Memphis Tiger Spring Football Means Only Four Months to Kickoff! Beat Ole Miss!!

Thursday, April 19, 2007

New Title

After some thought and more in line with my semi-detachment from politics--not sports--and increasing emphasis on matters theological and literary, I decided to change my blog's name to what you see above. It's a way I can acknowledge both parts of my interests through a reference to the novel that accelerated my moving toward a full-time academic life. In reading Moby-Dick, a near-re-conversion experience took place and I've been "on the road to Galilee" ever since. My geographical reference comes from Mark's resurrection story as the young man in white tells the unnamed followers that the one they seek wants them to tell the (male) disciples to meet him in Galilee. The notion that as disciples, we're on the road still means a lot to me and Melville's novel is a primary way I grapple with what that "trip" and "road" mean.
Needless to say, however, I'll always be attune to sports, especially my belovedly frustrating Memphis Tigers (Joey Dorsey's mouth being the latest example) and the other teams that have captured my allegiance over the years. Nevertheless, where I feel my interests going are an intermixing and dialectical tension (unresolved) between theology and literature. I rather enjoy that.

Sunday, April 15, 2007

Scopes and Wind, Part II

I read Inherit the Wind for the first time about twenty years ago, the summer of 1987 I believe. The introduction of my edition indicated that the play's authors--mentioned in the NY Times article I posted earlier--specifically did not write a historical recounting of the Scopes Trial in 1925. They clearly indicated the borrowing of certain exchanges from the trial transcript, but their emphasis--in the 1950s--had to do with the spectre of McCarthyism then engulfing the country.
In other words, the play never was intended to be "history" as much as a commentary on contemporary events through the medium of art. It draws rigidly clear lines of Right and Wrong, portrays characters in overly stark manners and creates too much pathos through Matthew Harrison Brady's death while trying to make the speech defending his principles the day following his losing battle under cross-examination by Henry Drummond. William Jennings Bryan's actual death one week after the trial didn't make for the sort of climactic drama that both stage and screen visualized through the play.

For that matter, except in the most allusive of ways, the play did not refer to Clarence Darrow's defense of Leopold and Loeb--the University of Chicago students who planned in Nietzschean style the "perfect" murder--only a few years before he travelled to Dayton for "The Trial of the Century" (at least before the OJ Simpson disaster). The play also mentioned nothing about John Scopes actually volunteering to be arrested and tried for breaking the Tennessee statute against teaching evolution. In other words, the entire historical episode was designed (intelligently if you will) to create just the sort of confrontation that happened between Darrow and Bryan. The result rested on Darrow's use of Bryan's ego against himself in order to get him away from speech-making (Bryan's best forte) to cross-examination (Darrow's).

Required task. Copy everything in the blog text above from "I read Inherit" down to "engulfing the country.", word for word.

Extracted records.

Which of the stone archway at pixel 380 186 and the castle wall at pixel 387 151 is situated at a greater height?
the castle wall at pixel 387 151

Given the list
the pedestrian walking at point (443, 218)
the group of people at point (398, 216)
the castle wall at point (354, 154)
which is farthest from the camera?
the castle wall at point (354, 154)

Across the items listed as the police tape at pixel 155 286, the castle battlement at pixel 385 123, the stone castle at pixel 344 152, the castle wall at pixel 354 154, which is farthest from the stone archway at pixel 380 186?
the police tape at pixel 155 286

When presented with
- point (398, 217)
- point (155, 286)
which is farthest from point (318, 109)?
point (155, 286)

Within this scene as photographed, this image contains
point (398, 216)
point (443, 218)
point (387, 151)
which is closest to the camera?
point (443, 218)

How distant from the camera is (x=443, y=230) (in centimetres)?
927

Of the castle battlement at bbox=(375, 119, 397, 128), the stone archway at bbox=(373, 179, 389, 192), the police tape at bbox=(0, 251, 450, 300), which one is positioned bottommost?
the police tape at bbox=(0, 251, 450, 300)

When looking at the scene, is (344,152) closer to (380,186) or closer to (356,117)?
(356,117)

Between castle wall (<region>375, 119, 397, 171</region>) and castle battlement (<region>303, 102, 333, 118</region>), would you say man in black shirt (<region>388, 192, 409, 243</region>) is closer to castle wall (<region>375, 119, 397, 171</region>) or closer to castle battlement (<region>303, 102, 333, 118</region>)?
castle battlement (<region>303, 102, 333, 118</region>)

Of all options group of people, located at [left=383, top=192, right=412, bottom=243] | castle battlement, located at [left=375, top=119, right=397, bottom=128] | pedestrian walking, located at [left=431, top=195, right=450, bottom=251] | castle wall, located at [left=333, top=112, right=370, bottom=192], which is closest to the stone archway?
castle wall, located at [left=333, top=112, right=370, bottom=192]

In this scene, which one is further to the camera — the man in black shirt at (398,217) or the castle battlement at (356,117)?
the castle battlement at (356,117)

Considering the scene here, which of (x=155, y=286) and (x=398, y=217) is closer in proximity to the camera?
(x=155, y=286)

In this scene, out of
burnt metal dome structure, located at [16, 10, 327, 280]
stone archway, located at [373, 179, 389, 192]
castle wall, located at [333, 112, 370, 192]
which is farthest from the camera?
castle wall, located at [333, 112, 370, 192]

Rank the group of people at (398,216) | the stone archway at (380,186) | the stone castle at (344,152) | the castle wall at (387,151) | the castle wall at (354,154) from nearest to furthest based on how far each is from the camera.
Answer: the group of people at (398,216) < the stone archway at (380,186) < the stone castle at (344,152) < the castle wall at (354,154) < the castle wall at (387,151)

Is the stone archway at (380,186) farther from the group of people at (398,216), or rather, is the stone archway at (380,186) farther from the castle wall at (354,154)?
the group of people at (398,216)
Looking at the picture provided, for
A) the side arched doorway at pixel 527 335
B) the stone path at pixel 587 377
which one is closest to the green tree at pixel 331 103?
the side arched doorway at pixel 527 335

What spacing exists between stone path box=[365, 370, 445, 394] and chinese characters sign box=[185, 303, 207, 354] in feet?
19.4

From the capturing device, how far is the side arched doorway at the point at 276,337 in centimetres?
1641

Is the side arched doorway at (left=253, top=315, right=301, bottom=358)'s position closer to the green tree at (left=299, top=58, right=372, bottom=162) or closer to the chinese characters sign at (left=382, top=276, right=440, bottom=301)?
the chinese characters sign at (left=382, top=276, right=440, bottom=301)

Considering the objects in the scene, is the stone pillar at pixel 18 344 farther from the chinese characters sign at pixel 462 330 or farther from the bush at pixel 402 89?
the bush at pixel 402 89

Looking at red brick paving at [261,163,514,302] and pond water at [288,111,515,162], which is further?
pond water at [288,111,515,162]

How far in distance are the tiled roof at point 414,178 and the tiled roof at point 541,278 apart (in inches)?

Full output.
I read Inherit the Wind for the first time about twenty years ago, the summer of 1987 I believe. The introduction of my edition indicated that the play's authors--mentioned in the NY Times article I posted earlier--specifically did not write a historical recounting of the Scopes Trial in 1925. They clearly indicated the borrowing of certain exchanges from the trial transcript, but their emphasis--in the 1950s--had to do with the spectre of McCarthyism then engulfing the country.